Indeed, the biggest disappointment for each agency is that the kids they serve lack the activity that sports provides, and many are struggling as they sit idle.
“We’re that outlet for some of these children; we’re they’re only outlet, so that’s disheartening to me right now,” Chavis said. “It feels like they’re left behind because we aren’t doing anything with them.”
“It is unfortunate for all those groups of kids that love to play baseball and softball and soccer and football and cheerleading,” said Bruce Mullis, treasurer of the Lumberton Youth Baseball Association. “And all of those activities that we would have been doing, along with all those other things they’re missing out on, getting to go to the fair, Halloween, and being in school instead of being at home in front of computer trying to learn that way.”
While the LYBA is run differently since it is not part of a municipal or county government, Mullis said a poll of parents about a possible fall season showed most were not interested in having a fall season.
The LYBA was set to host the Dixie Youth World Series in 2021, but that has been pushed back a year to 2022 as the originally-scheduled 2020 host of Laurel, Mississippi will now host in 2021 after the event was canceled this year.
But even as the event will still be held 12 months after it was originally planned, an opportunity will still be missed for some of Lumberton’s youth.

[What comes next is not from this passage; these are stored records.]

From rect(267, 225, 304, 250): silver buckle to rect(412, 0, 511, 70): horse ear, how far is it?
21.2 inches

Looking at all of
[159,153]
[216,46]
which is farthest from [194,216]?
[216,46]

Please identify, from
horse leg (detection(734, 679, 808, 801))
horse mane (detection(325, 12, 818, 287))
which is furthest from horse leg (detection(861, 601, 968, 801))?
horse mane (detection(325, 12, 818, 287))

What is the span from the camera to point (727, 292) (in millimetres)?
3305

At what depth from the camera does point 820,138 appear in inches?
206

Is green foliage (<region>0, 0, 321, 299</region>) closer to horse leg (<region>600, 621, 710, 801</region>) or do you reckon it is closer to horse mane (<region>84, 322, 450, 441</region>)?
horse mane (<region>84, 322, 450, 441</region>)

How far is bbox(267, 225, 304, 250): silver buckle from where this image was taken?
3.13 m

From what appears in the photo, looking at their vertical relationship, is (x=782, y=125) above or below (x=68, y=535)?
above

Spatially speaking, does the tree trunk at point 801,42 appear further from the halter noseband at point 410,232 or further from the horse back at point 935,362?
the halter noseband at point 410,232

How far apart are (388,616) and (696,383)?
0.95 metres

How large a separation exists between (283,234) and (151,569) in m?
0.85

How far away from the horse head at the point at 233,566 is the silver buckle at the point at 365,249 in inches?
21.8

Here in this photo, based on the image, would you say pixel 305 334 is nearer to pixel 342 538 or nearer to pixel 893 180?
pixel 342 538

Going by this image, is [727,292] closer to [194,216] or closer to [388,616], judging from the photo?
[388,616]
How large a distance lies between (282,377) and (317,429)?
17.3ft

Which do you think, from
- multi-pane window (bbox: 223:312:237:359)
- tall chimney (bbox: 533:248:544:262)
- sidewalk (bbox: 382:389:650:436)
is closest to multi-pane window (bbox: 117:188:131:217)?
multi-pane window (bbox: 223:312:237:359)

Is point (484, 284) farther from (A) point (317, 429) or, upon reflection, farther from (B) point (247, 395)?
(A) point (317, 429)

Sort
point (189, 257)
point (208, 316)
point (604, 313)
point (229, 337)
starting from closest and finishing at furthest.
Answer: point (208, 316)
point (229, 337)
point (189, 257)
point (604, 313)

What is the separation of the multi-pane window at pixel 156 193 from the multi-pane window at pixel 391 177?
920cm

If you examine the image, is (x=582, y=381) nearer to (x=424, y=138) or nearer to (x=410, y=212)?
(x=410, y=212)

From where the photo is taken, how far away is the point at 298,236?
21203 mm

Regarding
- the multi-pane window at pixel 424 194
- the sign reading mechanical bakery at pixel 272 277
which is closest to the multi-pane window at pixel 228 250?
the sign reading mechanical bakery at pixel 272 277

“We’ll have a group of kids, especially the kids that’ll be 12 years old next year, who could’ve participated in a World Series, they’re going to miss out on that opportunity, because they will have aged out in 2022,” Mullis said. “They’ll still have an opportunity to play ball, and make a postseason team with Dixie Boys (age 13-14), but they’ve lost that year of growth and training and practice and skill set development by not getting to play this year.”

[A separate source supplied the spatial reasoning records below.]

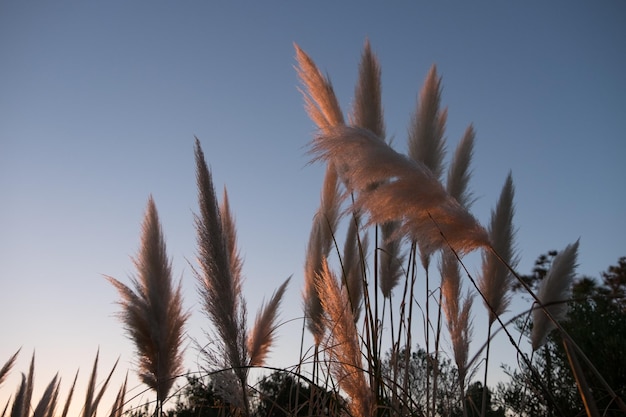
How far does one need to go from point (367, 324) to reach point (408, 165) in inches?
39.8

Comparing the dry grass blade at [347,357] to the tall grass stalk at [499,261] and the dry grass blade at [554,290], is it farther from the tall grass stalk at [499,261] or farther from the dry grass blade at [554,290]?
the dry grass blade at [554,290]

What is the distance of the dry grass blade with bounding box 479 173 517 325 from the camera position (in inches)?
121

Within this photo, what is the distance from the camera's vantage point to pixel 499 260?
307 centimetres

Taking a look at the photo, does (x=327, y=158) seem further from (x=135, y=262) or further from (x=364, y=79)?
(x=135, y=262)

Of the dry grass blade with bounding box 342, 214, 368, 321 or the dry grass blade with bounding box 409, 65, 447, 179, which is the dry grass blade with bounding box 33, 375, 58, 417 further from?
the dry grass blade with bounding box 409, 65, 447, 179

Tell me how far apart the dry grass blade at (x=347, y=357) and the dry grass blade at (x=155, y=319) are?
989 millimetres

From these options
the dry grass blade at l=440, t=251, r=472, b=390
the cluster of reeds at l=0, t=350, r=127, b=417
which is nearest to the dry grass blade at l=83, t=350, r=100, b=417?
the cluster of reeds at l=0, t=350, r=127, b=417

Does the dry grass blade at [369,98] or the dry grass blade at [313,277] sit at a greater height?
the dry grass blade at [369,98]

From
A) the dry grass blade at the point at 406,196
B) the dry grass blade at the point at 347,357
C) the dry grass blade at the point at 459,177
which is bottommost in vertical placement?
the dry grass blade at the point at 347,357

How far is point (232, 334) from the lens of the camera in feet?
7.13

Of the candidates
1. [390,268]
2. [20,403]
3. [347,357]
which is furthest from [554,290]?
[20,403]

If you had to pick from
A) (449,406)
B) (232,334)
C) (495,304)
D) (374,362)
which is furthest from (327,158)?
(449,406)

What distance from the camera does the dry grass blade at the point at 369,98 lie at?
3229 millimetres

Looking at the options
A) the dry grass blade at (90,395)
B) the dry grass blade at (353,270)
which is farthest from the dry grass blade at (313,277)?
the dry grass blade at (90,395)
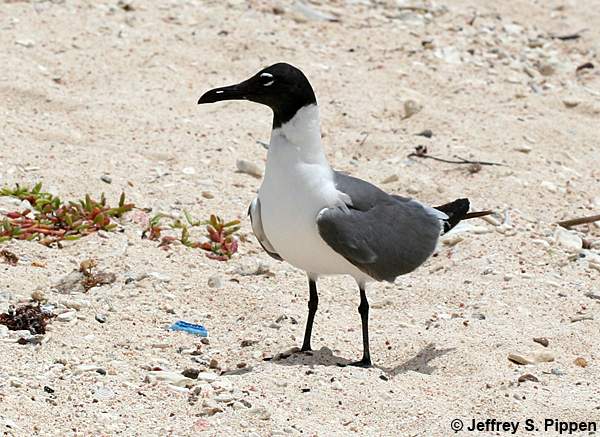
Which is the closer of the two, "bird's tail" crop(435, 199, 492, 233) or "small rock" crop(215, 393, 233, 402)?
"small rock" crop(215, 393, 233, 402)

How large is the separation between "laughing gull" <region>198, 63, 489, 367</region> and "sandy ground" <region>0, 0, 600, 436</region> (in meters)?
0.39

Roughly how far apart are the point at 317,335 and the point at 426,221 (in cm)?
68

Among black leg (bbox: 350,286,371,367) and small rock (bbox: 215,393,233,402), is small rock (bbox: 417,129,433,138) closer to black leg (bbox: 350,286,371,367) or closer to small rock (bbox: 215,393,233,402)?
black leg (bbox: 350,286,371,367)

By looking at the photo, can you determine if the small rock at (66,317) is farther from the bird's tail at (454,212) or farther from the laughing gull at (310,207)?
the bird's tail at (454,212)

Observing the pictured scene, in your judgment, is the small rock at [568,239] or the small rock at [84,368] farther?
the small rock at [568,239]

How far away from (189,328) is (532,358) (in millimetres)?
1414

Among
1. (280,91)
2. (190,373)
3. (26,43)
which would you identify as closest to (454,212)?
(280,91)

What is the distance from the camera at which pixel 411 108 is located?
7523 millimetres

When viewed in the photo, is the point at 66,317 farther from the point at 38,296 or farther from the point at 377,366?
the point at 377,366

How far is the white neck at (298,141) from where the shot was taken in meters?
4.43

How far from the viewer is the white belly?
432 centimetres

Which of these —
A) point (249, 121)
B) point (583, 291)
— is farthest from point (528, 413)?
point (249, 121)

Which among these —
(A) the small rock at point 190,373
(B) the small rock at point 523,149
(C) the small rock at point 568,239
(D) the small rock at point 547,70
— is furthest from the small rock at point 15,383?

With nearly all of 2020 now lost for most of the area’s recreational sports, leaders are still trying to remain positive that they’ll be able to get back on the field and court sooner rather than later.
“I’m trying to be positive, trying our best to be positive,” Chavis said. “This is why we all do recreation, why we’ve all been here as long as we’ve all been here, because we love providing a service to our kids, our youth in the county. We’re their outlet, and I’ve got to keep positive for that.”